Passerelle naturelle et désormais souvent empruntée entre l’Asie des capitaux et l’Afrique des opportunités, l’île voit déjà transiter chaque année dans ses coffres-forts des sommes équivalant à plus d’une fois et demie son PIB, dont plus d’un tiers est destiné à être investi sur le continent. Cet essor se conjugue à celui d’activités à forte valeur ajoutée, liées en particulier aux technologies de l’information et de la communication (TIC) ainsi qu’à l’outsourcing (externalisation d’opérations ou de services), pour lesquelles Port Louis figure déjà parmi les leaders en Afrique.

Autant d’atouts qui devraient permettre à son économie de revenir vers les sommets après avoir un peu subi les turbulences de la crise financière internationale. En revanche, les défis posés par son insularité restent entiers. Pour tenir le cap, Maurice devra rapidement élever ses normes en matière de couverture numérique, de desserte aérienne et maritime.
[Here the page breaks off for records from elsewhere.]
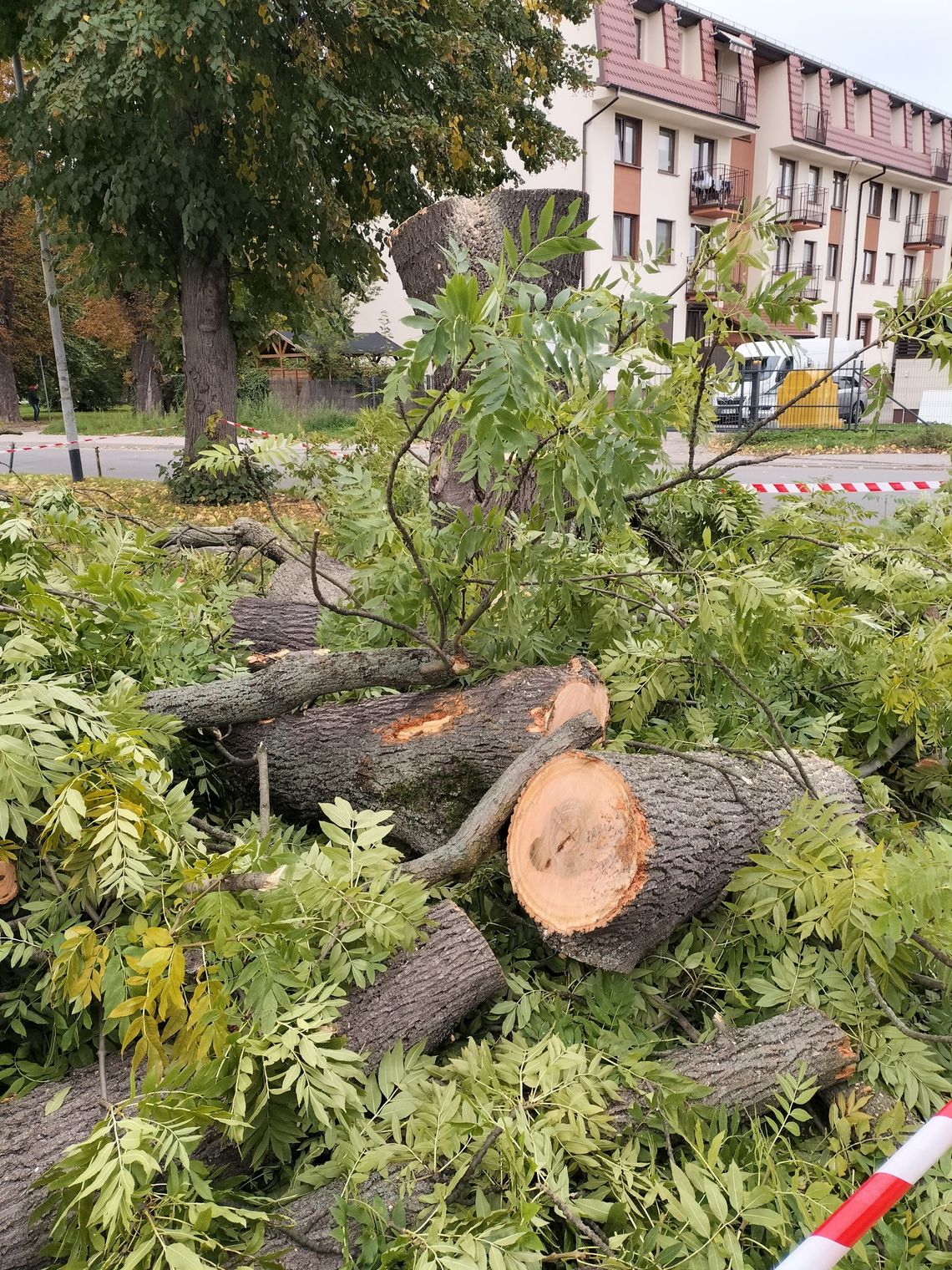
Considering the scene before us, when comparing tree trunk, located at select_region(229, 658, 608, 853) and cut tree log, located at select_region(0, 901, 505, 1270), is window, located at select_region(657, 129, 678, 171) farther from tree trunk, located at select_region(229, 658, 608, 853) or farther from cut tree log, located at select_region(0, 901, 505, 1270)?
cut tree log, located at select_region(0, 901, 505, 1270)

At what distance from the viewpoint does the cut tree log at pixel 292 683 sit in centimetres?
284

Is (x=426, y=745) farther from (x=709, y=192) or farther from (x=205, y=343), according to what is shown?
(x=709, y=192)

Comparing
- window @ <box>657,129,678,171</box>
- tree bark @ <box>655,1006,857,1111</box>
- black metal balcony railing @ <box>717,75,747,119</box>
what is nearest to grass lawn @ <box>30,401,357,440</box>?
window @ <box>657,129,678,171</box>

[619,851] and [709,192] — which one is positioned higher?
[709,192]

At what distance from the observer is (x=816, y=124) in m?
29.6

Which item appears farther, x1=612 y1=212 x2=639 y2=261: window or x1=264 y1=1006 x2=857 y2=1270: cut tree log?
x1=612 y1=212 x2=639 y2=261: window

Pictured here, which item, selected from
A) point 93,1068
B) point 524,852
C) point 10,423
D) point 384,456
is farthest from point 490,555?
point 10,423

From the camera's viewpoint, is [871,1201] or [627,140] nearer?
[871,1201]

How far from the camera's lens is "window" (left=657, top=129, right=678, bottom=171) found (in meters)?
26.4

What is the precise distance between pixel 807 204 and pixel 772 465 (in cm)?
2065

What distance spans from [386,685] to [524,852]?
33.6 inches

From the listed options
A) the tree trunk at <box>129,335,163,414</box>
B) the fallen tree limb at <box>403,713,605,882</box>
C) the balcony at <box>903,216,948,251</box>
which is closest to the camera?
the fallen tree limb at <box>403,713,605,882</box>

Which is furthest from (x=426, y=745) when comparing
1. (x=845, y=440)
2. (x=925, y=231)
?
(x=925, y=231)

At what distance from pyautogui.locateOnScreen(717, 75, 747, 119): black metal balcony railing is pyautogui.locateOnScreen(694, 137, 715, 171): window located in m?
1.05
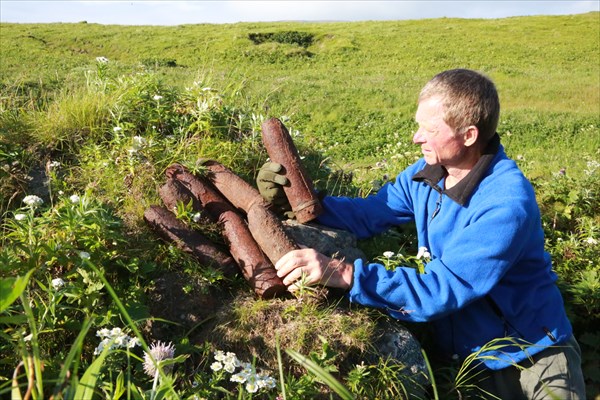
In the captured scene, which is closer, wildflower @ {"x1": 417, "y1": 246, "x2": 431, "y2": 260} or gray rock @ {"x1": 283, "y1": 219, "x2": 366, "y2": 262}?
wildflower @ {"x1": 417, "y1": 246, "x2": 431, "y2": 260}

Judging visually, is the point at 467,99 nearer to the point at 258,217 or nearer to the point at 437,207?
the point at 437,207

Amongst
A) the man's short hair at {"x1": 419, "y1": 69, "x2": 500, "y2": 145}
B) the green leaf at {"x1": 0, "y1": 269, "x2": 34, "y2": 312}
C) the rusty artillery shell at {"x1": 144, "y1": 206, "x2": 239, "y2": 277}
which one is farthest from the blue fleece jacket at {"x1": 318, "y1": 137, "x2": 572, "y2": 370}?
the green leaf at {"x1": 0, "y1": 269, "x2": 34, "y2": 312}

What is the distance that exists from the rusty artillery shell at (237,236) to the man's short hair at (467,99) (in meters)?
1.39

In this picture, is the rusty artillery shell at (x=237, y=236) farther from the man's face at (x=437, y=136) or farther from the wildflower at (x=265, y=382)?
the man's face at (x=437, y=136)

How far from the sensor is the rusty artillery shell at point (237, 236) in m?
3.18

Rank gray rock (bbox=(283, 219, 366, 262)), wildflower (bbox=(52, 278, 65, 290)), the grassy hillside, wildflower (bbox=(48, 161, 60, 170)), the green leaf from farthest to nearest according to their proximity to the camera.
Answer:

Il en va de l’équilibre social du pays, caractérisé ces dernières années par une explosion des inégalités au sein de la population. Certes, Maurice fait mieux que la moyenne, avec un PIB par habitant équivalent à celui de la Turquie ou du Mexique. Mais, conséquence du virage libéral pris dans les années 1990, le fossé se creuse entre les bénéficiaires du global business et les laissés-pour-compte de la mondialisation.

Les incertitudes politiques de ces derniers mois n’arrangent pas la situation. Désormais privé de ses alliés, Navin Ramgoolam, le Premier ministre, dispose d’une majorité trop faible pour pouvoir engager les réformes nécessaires, au moins jusqu’aux élections générales prévues l’an prochain et dont la date officielle fait toujours l’objet de tractations. Au grand dam des milieux d’affaires, qui détestent ces périodes de flou. Pourtant, le temps presse, surtout si Port Louis veut maintenir sa dynamique de croissance. Et entraîner dans son sillage d’autres pays du continent.